BTG Homeinns Hotel Group, owned by Beijing Tourism Group, is upgrading its budget Homeinns hotel chain to Homeinns NEO. It also recently launched new mid-end hotel brands such as Yunik Hotel.
The group plans to have about 700 to 800 mid-end and high-end hotels in its portfolio by the end of the year. Sales revenue from those hotels is predicted to represent more than 30% of the group's total revenue, the company said.
In the first six months, BTG Homeinns' hotel business netted sales revenue of 410 million yuan (USD 59.92 million), up 36.1% year-on-year. Net profits reached 340 million yuan in the period, expanding 41.23% year-on-year, according to its earnings report.

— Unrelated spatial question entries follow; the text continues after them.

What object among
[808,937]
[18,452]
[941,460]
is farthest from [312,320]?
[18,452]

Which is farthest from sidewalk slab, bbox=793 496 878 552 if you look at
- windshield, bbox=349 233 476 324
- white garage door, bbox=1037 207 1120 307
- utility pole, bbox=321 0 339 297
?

Huazhu Group, which owns and operates more than 3,000 properties nationwide, saw mid-end and high-end hotels make up for 65% of its newly opened hotels nationwide in the first half this year.
It has launched flagship hotels for some of its existing brands, including Joya Hotels and Mercure Hotels. The newly built hotels are located in the core areas of major cities.
Shanghai Jin Jiang International Hotel Group, one of the largest listed hotel groups in China, saw the proportion of its mid-end hotels in its portfolio rise from 24.86% at the end of last year to 28.22% in June, a total of 1,985 hotels.
In the first half year, Jin Jiang achieved sales revenue of 6.94 billion yuan, up 10.34% year-on-year. Its net profits reached 503 million yuan, up 22.05% year-on-year, according to its earnings report.